W wyniku rodzinnej tragedii 30-letni Mark Nicholas powraca do miasta, w którym się wychował, ale po 10 latach nieobecności powrót do domu jest trudniejszy, niż kiedykolwiek mógł sobie wyobrazić. W mieście rządzi wpływowy burmistrz, a Mark ma klaustrofobiczne poczucie, że wszyscy znają go na wylot. Odnajduje swoich szkolnych przyjaciół oraz młodzieńczą miłość i musi się zdecydować, czy znowu wyjechać, czy jednak zostać w mieście na stałe.
Premiera (Świat):
5 grudnia 2012Czas trwania:
60 min.Gatunek:
Dramat
Najnowsza recenzja redakcji
Oś fabularna opierała się na samobójstwie Nicholasów, w które od samego początku nie wierzył ich syn, Mark. Odnoszę nieodparte wrażenie, że gdyby nie jego upór i determinacja, nigdy nie dowiedzielibyśmy się prawdy o ich śmierci. Z jednej strony widzimy, do czego zdolny jest nasz bohater w imię miłości do rodziców, a z drugiej, jak miłość rodzicielska jest w stanie sprowokować jednostkę do popełnienia morderstwa. W obu przypadkach ich działania są w pełni umotywowane.
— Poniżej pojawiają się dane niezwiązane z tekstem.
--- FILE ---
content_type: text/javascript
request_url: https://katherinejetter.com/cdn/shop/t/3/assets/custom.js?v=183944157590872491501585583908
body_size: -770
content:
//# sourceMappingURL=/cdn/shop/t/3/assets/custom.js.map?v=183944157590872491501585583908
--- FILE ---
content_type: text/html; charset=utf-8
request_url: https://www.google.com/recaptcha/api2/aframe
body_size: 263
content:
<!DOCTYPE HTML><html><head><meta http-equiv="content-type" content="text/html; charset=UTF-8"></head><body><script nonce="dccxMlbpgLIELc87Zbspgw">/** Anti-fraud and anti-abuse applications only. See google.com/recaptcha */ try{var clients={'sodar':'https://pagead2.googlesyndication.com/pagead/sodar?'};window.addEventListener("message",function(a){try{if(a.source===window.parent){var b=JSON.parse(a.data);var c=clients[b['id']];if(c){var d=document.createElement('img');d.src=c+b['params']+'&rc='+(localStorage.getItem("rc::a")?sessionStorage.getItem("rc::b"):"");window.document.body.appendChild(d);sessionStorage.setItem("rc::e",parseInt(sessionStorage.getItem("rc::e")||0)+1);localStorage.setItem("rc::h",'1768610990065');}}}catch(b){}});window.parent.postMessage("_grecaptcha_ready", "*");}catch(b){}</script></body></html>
Był to niewątpliwie bardzo emocjonalny finał. Choć, jak w prawdziwym życiu, początki zawsze bywają trudne, to tutaj koniec końców dostajemy happy end wszech czasów. I wcale nie byłam o to zła na scenarzystów, bowiem tak wciągnęły mnie historie bohaterów, że po cichu liczyłam na to, iż los nie może być dla każdego z nich aż tak okrutny. Czasami człowiek ma po prostu ochotę popatrzeć na ładne obrazki, idealnie wręcz wyważone, z odrobiną słodyczy, ale nie przesadną. Niekontrolowany odruch wymiotny jest w tym wypadku niewskazany.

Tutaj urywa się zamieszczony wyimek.